• [EXERCISE AIM]
An exact reprint of the data below is required, line for line.

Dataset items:

◆ ◆ ◆ ◆ ◆

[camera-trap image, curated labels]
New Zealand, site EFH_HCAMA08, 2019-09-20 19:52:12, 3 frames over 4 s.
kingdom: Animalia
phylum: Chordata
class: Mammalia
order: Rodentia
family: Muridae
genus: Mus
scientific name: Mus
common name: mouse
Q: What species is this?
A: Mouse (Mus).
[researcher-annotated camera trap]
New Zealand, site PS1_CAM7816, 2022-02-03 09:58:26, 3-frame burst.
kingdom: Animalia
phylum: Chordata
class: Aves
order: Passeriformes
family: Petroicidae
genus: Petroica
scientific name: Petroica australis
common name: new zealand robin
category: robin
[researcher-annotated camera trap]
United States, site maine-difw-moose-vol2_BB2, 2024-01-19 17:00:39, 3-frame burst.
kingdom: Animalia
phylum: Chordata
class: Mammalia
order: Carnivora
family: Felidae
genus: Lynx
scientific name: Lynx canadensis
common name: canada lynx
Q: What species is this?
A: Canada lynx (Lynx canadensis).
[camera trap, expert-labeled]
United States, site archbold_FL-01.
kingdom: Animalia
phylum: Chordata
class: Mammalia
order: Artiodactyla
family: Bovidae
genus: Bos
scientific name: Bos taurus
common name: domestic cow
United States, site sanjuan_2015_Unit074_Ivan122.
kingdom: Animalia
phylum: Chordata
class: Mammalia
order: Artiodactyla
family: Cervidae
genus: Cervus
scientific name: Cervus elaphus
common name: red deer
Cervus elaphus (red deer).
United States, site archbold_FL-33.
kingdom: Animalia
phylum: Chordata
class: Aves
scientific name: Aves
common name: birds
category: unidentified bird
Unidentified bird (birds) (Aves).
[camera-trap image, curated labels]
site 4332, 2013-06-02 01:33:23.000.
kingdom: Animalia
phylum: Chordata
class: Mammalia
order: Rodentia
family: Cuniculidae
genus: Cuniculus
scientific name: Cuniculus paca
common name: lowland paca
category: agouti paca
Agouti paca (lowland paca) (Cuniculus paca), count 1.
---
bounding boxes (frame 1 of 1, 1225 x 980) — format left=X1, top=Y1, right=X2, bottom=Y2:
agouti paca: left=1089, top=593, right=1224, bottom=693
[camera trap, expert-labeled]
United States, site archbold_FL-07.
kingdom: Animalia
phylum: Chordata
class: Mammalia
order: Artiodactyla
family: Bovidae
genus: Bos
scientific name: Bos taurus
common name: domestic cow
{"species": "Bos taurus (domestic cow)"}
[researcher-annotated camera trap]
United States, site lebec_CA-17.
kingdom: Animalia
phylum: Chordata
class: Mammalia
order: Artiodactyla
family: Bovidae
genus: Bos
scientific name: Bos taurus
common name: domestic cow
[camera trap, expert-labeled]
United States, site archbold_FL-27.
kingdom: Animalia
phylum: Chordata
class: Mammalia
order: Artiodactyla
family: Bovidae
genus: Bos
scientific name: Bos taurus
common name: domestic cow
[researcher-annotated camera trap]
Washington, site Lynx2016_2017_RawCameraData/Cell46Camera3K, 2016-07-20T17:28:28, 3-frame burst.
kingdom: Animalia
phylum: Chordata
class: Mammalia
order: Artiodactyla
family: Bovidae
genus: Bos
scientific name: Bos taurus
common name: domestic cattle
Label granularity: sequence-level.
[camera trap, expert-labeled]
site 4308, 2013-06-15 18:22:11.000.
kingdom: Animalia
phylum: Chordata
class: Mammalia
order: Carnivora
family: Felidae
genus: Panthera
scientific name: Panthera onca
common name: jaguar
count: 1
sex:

◆ ◆ ◆ ◆ ◆

• [SOLVED PROBLEM]
[camera-trap image, curated labels]
New Zealand, site EFH_HCAMA08, 2019-09-20 19:52:12, 3 frames over 4 s.
kingdom: Animalia
phylum: Chordata
class: Mammalia
order: Rodentia
family: Muridae
genus: Mus
scientific name: Mus
common name: mouse
Q: What species is this?
A: Mouse (Mus).
[researcher-annotated camera trap]
New Zealand, site PS1_CAM7816, 2022-02-03 09:58:26, 3-frame burst.
kingdom: Animalia
phylum: Chordata
class: Aves
order: Passeriformes
family: Petroicidae
genus: Petroica
scientific name: Petroica australis
common name: new zealand robin
category: robin
[researcher-annotated camera trap]
United States, site maine-difw-moose-vol2_BB2, 2024-01-19 17:00:39, 3-frame burst.
kingdom: Animalia
phylum: Chordata
class: Mammalia
order: Carnivora
family: Felidae
genus: Lynx
scientific name: Lynx canadensis
common name: canada lynx
Q: What species is this?
A: Canada lynx (Lynx canadensis).
[camera trap, expert-labeled]
United States, site archbold_FL-01.
kingdom: Animalia
phylum: Chordata
class: Mammalia
order: Artiodactyla
family: Bovidae
genus: Bos
scientific name: Bos taurus
common name: domestic cow
United States, site sanjuan_2015_Unit074_Ivan122.
kingdom: Animalia
phylum: Chordata
class: Mammalia
order: Artiodactyla
family: Cervidae
genus: Cervus
scientific name: Cervus elaphus
common name: red deer
Cervus elaphus (red deer).
United States, site archbold_FL-33.
kingdom: Animalia
phylum: Chordata
class: Aves
scientific name: Aves
common name: birds
category: unidentified bird
Unidentified bird (birds) (Aves).
[camera-trap image, curated labels]
site 4332, 2013-06-02 01:33:23.000.
kingdom: Animalia
phylum: Chordata
class: Mammalia
order: Rodentia
family: Cuniculidae
genus: Cuniculus
scientific name: Cuniculus paca
common name: lowland paca
category: agouti paca
Agouti paca (lowland paca) (Cuniculus paca), count 1.
---
bounding boxes (frame 1 of 1, 1225 x 980) — format left=X1, top=Y1, right=X2, bottom=Y2:
agouti paca: left=1089, top=593, right=1224, bottom=693
[camera trap, expert-labeled]
United States, site archbold_FL-07.
kingdom: Animalia
phylum: Chordata
class: Mammalia
order: Artiodactyla
family: Bovidae
genus: Bos
scientific name: Bos taurus
common name: domestic cow
{"species": "Bos taurus (domestic cow)"}
[researcher-annotated camera trap]
United States, site lebec_CA-17.
kingdom: Animalia
phylum: Chordata
class: Mammalia
order: Artiodactyla
family: Bovidae
genus: Bos
scientific name: Bos taurus
common name: domestic cow
[camera trap, expert-labeled]
United States, site archbold_FL-27.
kingdom: Animalia
phylum: Chordata
class: Mammalia
order: Artiodactyla
family: Bovidae
genus: Bos
scientific name: Bos taurus
common name: domestic cow
[researcher-annotated camera trap]
Washington, site Lynx2016_2017_RawCameraData/Cell46Camera3K, 2016-07-20T17:28:28, 3-frame burst.
kingdom: Animalia
phylum: Chordata
class: Mammalia
order: Artiodactyla
family: Bovidae
genus: Bos
scientific name: Bos taurus
common name: domestic cattle
Label granularity: sequence-level.
[camera trap, expert-labeled]
site 4308, 2013-06-15 18:22:11.000.
kingdom: Animalia
phylum: Chordata
class: Mammalia
order: Carnivora
family: Felidae
genus: Panthera
scientific name: Panthera onca
common name: jaguar
count: 1
sex:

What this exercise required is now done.